3. Managing Tasks Without Managing Energy:
A reliable manager handles logistics. A great manager also recognizes the emotional cadence of the work. Creative energy is not infinite, and artists frequently undergo internal cycles of inspiration, doubt, and reinvention. When artist managers ignore these rhythms, demanding output without checking the temperature of their artist’s wellbeing, the creative ecosystem suffers. Artists want managers who can anticipate their needs, not just their deadlines.
4. Operating with Control Rather Than Partnership:
The manager is not the owner of the artist’s career, nor the primary author of their vision. When decisions are made in silos, without dialogue or co-creation, artists feel excluded from their own journeys. Leadership in this space requires tact, mutual respect, and a sense of shared authorship. Artists thrive in environments where their ideas are taken seriously and their voices hold weight. Dictatorial management, no matter how efficient, breeds rebellion or withdrawal.
5. Speaking for the Artist Without Explicit Permission:
The manager’s voice is not a proxy for the artist’s. Whether in interviews, closed-door meetings, or digital interactions, speaking on behalf of the artist without prior discussion creates dissonance and breeds mistrust. It projects assumptions that may not align with the artist’s intentions. Artists want to feel represented, not replaced. A strong manager champions the artist’s truth, not their own interpretation of it.
6. Using Past Loyalty to Evade Present Accountability:
Reminding an artist of how far you’ve come together can be beautiful. But when used to silence feedback or deflect criticism, it becomes manipulative. Growth requires critique. When managers weaponize history to dismiss present concerns, they trap the relationship in nostalgia. Artists need space to evolve without being guilt-tripped by their gratitude. Professional trust is not static, it must be continually earned.
7. Avoiding Conflict Instead of Navigating It Constructively:
Avoiding difficult conversations is one of the fastest ways to degrade trust. When a manager delays hard truths or ignores early signs of discontent, they invite bigger, messier breakdowns. A mature relationship embraces dialogue, even when it’s uncomfortable. Artists may not always agree with their managers, but they deeply value those who are honest, transparent, and emotionally available in moments of tension.
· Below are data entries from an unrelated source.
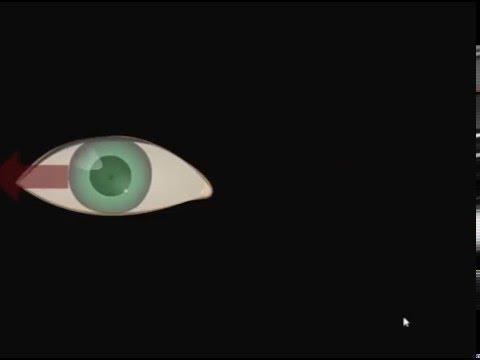 6 Упражнение - Круговые движение глазами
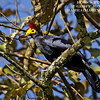 Ross's Turaco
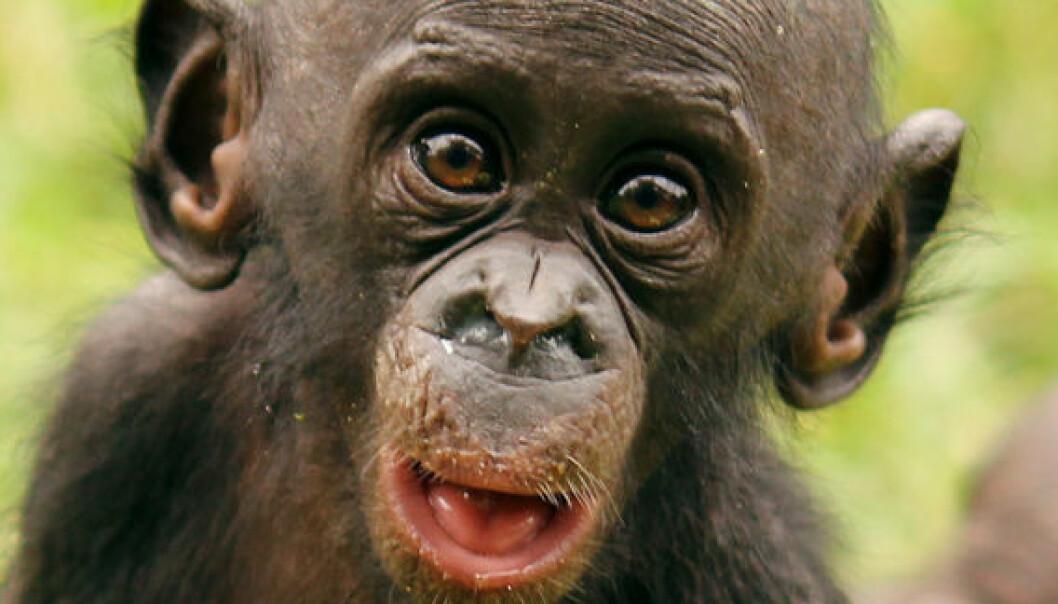 Baby-bonobo spiser papaya. Jingzhi Tan
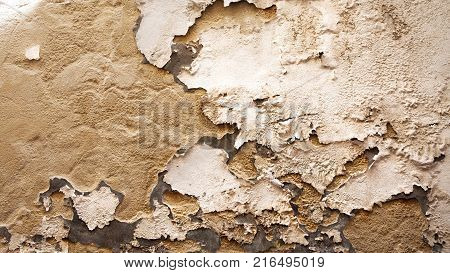 Old wall texture - Abstract Europe Map alike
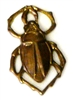 1pc antique brass charm small scarab beetle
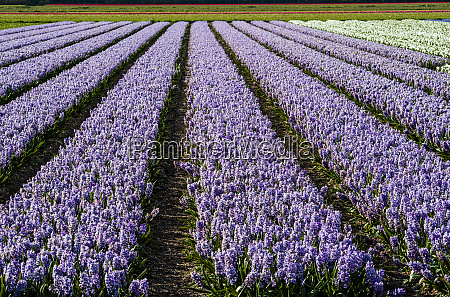 rows and rows of hyacinths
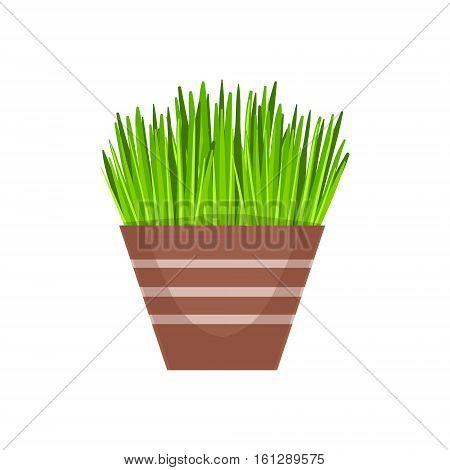 Home Grass Vegetation In The Flowerpot, Flower Shop Decorative Plants Assortment Item Cartoon Vector Illustration. Natural Floral Composition From Florist Store Isolated Item.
8. Prioritizing Public Perception Over Internal Clarity:
Managers are often tasked with crafting narratives. But if these narratives focus only on optics such as press photos, hashtags, engagements , without a foundation of purpose, they ring hollow. Artists notice when their public image becomes a costume instead of a mirror. Branding must stem from clarity of self, not pressure to conform. An artist manager should help an artist be more visible, not more distorted.
9. Disappearing When the Artist Is Most Vulnerable:
True management is tested not in wins, but in seasons of uncertainty. When artists falter either personally or professionally, some managers retreat, unsure of how to engage. This abandonment can feel like betrayal. Artists remember who stayed when the spotlight dimmed. A present manager in moments of pain or pause is often the difference between a breakdown and a breakthrough.
10. Resisting Evolution as the Artist Transforms:
No artist remains the same forever. New ideas, new sounds, and new ambitions are part of the journey. Managers who try to freeze their artist in a version of the past or resist expanding their own tools and networks, usually end up becoming bottlenecks. Artists outgrow not just genres and aesthetics, but people. To remain relevant, a manager must be adaptive, teachable, and eager to meet their artist in the future, not just the past.
In conclusion, the relationship between artist and manager is not built on obligation but on intention. It demands an equilibrium of professionalism, emotional awareness, and mutual ambition. That is the kind of dynamic we witness with a duo like Davido and Asa Asika , one rooted in alignment and enriched by consistency.